17492255. WORKLOAD GENERATION FOR OPTIMAL STRESS TESTING OF BIG DATA MANAGEMENT SYSTEMS simplified abstract (International Business Machines Corporation)

From WikiPatents
Jump to navigation Jump to search

WORKLOAD GENERATION FOR OPTIMAL STRESS TESTING OF BIG DATA MANAGEMENT SYSTEMS

Organization Name

International Business Machines Corporation

Inventor(s)

Ilker Ender of Dublin (IE)

Austin Clifford of Glenageary (IE)

Pedro Miguel Barbas of Dunboyne (IE)

Mara Elisa De Paiva Fernandes Matias of Dublin (IE)

Hemant Asandas Bhatia of Olathe KS (US)

WORKLOAD GENERATION FOR OPTIMAL STRESS TESTING OF BIG DATA MANAGEMENT SYSTEMS - A simplified explanation of the abstract

This abstract first appeared for US patent application 17492255 titled 'WORKLOAD GENERATION FOR OPTIMAL STRESS TESTING OF BIG DATA MANAGEMENT SYSTEMS

Simplified Explanation

The patent application describes a computer-based method for stress testing big data management systems. Here are the key points:

  • The method generates a set of random test queries to evaluate the performance of the system.
  • The queries are compiled to determine the data points of the features being queried, such as the type of table.
  • A distance measurement, such as Mahalanobis distance, is calculated between the data points of the queries and the mean of a distribution of data points for each feature.
  • Queries with distances exceeding a threshold are ranked based on their distance.
  • The ranked queries are then executed in order of rank.
  • Any queries that result in errors or system failures are logged for further analysis and stress testing.

Potential applications of this technology:

  • This technology can be used by developers and system administrators to evaluate the performance and stability of big data management systems.
  • It can help identify queries that may cause system failures or errors, allowing for targeted stress testing and optimization.

Problems solved by this technology:

  • Stress testing big data management systems can be time-consuming and resource-intensive. This method automates the process by generating random test queries and ranking them based on their potential impact.
  • It helps identify problematic queries that may cause system failures or errors, allowing for targeted optimization and improvement.
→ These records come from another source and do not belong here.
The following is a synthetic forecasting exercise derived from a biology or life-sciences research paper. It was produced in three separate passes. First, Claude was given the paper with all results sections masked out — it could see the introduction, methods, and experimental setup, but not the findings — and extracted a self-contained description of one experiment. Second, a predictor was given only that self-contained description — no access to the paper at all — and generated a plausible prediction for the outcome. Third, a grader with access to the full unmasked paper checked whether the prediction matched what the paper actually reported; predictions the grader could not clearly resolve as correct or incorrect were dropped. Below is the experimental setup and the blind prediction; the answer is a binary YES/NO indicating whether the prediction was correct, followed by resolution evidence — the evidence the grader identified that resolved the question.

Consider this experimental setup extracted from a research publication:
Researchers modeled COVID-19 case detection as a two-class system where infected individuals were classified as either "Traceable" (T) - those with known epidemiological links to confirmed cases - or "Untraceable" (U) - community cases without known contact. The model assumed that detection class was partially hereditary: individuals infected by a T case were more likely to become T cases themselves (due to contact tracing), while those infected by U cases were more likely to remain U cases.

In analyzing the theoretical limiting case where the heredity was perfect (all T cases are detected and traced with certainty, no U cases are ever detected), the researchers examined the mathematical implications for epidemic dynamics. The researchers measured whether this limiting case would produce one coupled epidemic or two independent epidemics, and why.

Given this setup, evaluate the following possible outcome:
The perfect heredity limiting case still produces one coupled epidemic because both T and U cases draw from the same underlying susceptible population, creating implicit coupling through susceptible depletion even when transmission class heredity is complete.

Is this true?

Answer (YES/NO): NO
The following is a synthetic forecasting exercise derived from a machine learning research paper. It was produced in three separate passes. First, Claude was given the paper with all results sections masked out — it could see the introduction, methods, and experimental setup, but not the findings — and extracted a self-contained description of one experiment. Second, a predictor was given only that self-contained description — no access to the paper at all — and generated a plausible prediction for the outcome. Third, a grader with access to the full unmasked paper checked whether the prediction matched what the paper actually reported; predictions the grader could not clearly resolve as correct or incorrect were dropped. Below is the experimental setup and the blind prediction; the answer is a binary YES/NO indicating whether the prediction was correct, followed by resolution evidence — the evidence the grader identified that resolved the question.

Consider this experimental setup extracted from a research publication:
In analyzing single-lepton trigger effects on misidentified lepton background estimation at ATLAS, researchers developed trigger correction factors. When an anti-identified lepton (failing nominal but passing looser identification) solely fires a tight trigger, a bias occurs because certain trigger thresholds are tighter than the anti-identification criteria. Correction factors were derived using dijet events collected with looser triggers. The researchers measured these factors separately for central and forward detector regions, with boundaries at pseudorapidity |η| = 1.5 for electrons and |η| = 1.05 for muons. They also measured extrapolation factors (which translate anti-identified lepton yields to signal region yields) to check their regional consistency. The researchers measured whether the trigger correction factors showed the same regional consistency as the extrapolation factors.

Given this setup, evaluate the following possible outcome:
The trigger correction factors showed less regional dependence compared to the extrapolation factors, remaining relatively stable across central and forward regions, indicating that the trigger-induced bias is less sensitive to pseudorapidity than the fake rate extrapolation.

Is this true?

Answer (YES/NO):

Benefits of this technology:

  • The method provides a systematic approach to stress testing big data management systems, saving time and resources.
  • It helps identify and prioritize problematic queries, allowing for targeted optimization and improvement.
  • By logging queries that result in errors or system failures, it provides valuable information for further analysis and stress testing.


Original Abstract Submitted

A computer-implemented method, system and computer program product for optimally performing stress testing against big data management systems. A set of random test queries is generated and compiled to determine the data points of the features (e.g., table type being queried) of the set of random test queries. A distance (e.g., Mahalanobis distance) is then measured between the data points of the features and the mean of a distribution of data points corresponding to each same feature of an extracted feature set. Each random test query whose distance exceeds a threshold distance is then ranked. The ranked random test queries are then executed in order of rank. Those executed random test queries which resulted in an error (e.g., system failure) are added to a log, which is used to identify those queries to perform a stress test against the big data management system.